**TEXTAUSZUG**
● ● ●
Und wenn ich heute durch Zeitz gehe und bedauere wie viel  Bausubstanz verloren ist, an historischen Bauten und wie viel vor dem Verfall steht und es sieht so aus als ob das kaum noch zu retten sei, Barockgröße, Rennaissangsportale, Rennaissangserker etc., dann denke ich natürlich daran, dass  das alles mal begonnen hat mit dem was ich die Austreibung des Bürgertums nenne.

 

Am Stadtrand sind neue Plattenbauten entstanden, aber die Altstadt ließ man verkommen und viele Häuser mit wertvoller historischer Bausubstanz wurden etwa im Brühl abgerissen und der neue Mensch der heranwachsen sollte, das war natürlich und selbstverständlich der alte Adam, den wir so gut kennen.

 

Natürlich gibt es gute Erinnerungen wie fast bei jedem der an seine Kindheit denkt, etwa an die mächtige Blutbuche in Großvaters Garten, unter der wir, meine Schwester und ich,  Spielzeug erproben konnten, das in einer Kinderwagenfabrik gegenüber gebaut worden war, sie lag gegenüber Großvaters Haus auf der anderen Seite des Mühlgrabens. Und auf den Weg dahin hat mich die alte Stadtmauer mit dem Turm die am Stiftsberg steht stets beeindruckt. Wie konnte das eigentlich auch anders sein, mein Vater war Lokalpatriot und Heimatkünstler und ich habe eben vieles was er über Zeitz an Holzschnitten und Fotografien gemacht hat in der Ausstellung drüben im Gewandhaus mir angesehen.

 

Heute sind Reisen in ferne Länder eine Selbstverständlichkeit, auch und gerade für ehemalige DDR-Bürger. Meine Eltern aber gehörten zu jener Generation, die froh waren, wenn sie wenigstens bis Südtirol kommen konnten, um ein wenig am Süden zu schnuppern. Weiter war das für die meisten damals einfach materiell nicht möglich. Und man suchte die Schönheit hier vor Ort. Und so sehe ich die Holzschnitte vom gotischen Giebel, der dieses Rathaus ziert und den es in dieser Form eigentlich nur noch in Breslau ein zweites Mal gibt.

 

Meine Familie hat ihre Wurzeln in Zeitz, ein Urgroßvater hatte am Brühl eine Webmanufaktur und gehörte zu den Handwerksmeistern die damals im Sommer anspannen ließen zur Kur nach Karlsbad fuhren.

Großvater Merseburger versuchte vor dem 1. Weltkrieg einmal sein Glück mit einer Tageszeitung die der fortschrittlichen Volkspartei, das waren so die Sozialliberalen der späten Kaiserzeit nahe stand, aber er verlor leider sein Geld damit.
● ● ●
**EINGABEDATEN**
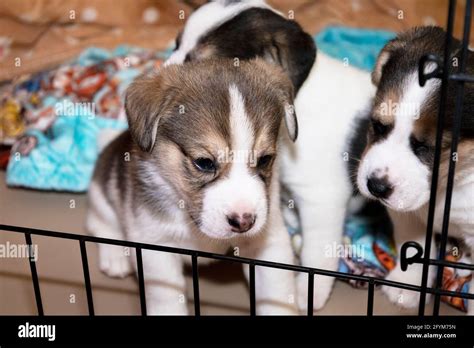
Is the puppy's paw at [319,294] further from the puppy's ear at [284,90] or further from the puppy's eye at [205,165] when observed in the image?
the puppy's eye at [205,165]

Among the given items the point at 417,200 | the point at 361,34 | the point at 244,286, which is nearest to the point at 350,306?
the point at 244,286

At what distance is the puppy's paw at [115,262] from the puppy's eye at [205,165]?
910mm

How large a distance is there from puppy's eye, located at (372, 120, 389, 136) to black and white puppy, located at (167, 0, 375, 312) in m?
0.38

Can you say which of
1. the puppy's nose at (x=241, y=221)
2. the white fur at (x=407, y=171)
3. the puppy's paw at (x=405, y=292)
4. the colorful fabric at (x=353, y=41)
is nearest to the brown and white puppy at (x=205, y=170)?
the puppy's nose at (x=241, y=221)

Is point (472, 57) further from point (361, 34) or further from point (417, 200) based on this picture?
point (361, 34)

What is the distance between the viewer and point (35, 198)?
344cm

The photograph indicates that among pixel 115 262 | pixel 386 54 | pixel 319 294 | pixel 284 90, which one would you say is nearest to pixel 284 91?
pixel 284 90

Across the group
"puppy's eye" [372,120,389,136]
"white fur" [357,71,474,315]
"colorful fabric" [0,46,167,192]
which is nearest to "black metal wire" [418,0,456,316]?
"white fur" [357,71,474,315]

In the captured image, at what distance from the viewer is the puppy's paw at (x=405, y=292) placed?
280 centimetres

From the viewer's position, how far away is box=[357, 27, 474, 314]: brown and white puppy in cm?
221

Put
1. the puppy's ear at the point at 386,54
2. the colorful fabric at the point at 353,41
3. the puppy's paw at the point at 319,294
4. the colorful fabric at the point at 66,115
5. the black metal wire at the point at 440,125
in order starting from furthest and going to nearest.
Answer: the colorful fabric at the point at 353,41
the colorful fabric at the point at 66,115
the puppy's paw at the point at 319,294
the puppy's ear at the point at 386,54
the black metal wire at the point at 440,125

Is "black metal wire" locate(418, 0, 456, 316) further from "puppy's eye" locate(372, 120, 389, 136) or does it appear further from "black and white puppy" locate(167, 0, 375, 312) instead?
"black and white puppy" locate(167, 0, 375, 312)

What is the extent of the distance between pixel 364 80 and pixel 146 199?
1.04 m
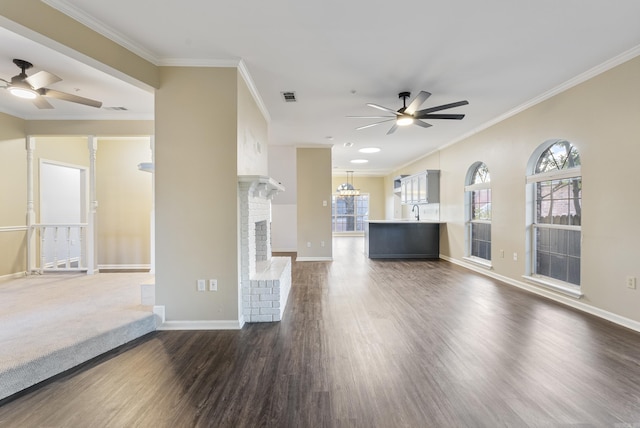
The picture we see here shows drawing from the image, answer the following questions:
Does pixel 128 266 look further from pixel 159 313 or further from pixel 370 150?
pixel 370 150

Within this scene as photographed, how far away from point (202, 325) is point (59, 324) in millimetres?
1246

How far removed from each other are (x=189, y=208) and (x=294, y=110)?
2.41m

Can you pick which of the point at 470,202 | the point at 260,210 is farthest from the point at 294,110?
the point at 470,202

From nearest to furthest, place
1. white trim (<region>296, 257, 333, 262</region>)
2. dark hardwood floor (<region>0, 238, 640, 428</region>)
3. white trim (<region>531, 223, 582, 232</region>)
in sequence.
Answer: dark hardwood floor (<region>0, 238, 640, 428</region>) → white trim (<region>531, 223, 582, 232</region>) → white trim (<region>296, 257, 333, 262</region>)

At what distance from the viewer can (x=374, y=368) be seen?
2.27 metres

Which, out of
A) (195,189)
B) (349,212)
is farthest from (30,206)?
(349,212)

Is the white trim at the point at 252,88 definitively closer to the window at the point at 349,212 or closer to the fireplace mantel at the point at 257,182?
the fireplace mantel at the point at 257,182

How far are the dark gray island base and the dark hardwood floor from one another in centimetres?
365

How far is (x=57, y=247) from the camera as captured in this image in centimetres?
548

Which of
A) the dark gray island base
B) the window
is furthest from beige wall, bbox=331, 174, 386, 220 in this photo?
the dark gray island base

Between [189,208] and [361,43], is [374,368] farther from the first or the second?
[361,43]

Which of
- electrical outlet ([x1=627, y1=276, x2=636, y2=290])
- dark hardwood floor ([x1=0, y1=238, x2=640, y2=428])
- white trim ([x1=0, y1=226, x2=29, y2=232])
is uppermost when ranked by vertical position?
white trim ([x1=0, y1=226, x2=29, y2=232])

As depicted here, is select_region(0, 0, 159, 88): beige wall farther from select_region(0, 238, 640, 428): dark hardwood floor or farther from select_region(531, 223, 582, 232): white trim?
select_region(531, 223, 582, 232): white trim

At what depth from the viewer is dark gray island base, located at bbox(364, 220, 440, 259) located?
7203mm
● ● ●
**AUFGABEN**
#1 Listen Sie alle Zeilen der Datensätze auf, in denen die Zeichenfolge „farther“ vorkommt, und beachten Sie dabei die Groß- und Kleinschreibung.
#2 Führen Sie die Erinnerungen an Zeitz im Anschluss an deren letzten Satz fort.

**ANTWORTEN**
#1
Between [189,208] and [361,43], is [374,368] farther from the first or the second?
As depicted here, is select_region(0, 0, 159, 88): beige wall farther from select_region(0, 238, 640, 428): dark hardwood floor or farther from select_region(531, 223, 582, 232): white trim?

#2
Und mochte die Kindheit unbeschwert sein, wurde schon in der Jugend klar, dass man in diesem schrecklichen 20. Jahrhundert lebte. Jahrhundert der Massenmörder, die ihm seinen Stempel aufdrückten. Hießen sie nun Hitler oder Stalin usw.. Unsere Klasse an der oberen Realschule wurde als Luftwaffen- oder Flagghilfe eingezogen. Heute würde man sagen wir waren Kindersoldaten.

Und wir gingen mit einer 3,7 Flaggbatterie in Stellung und hausten in Baracken vor dem Hydrierwerk bei Tröglitz.

Morgens fuhren wir auf Fahrrädern von dort zur Schule und hatten Latein, Deutsch oder Mathematik und wenn der Rundfunk meldete feindliche Bomberverbände im Anflug über der Nordsee stiegen wir auf unsere Fahrräder und radelten zurück in die Stellung.

Das war damals für uns eigentlich ganz normal.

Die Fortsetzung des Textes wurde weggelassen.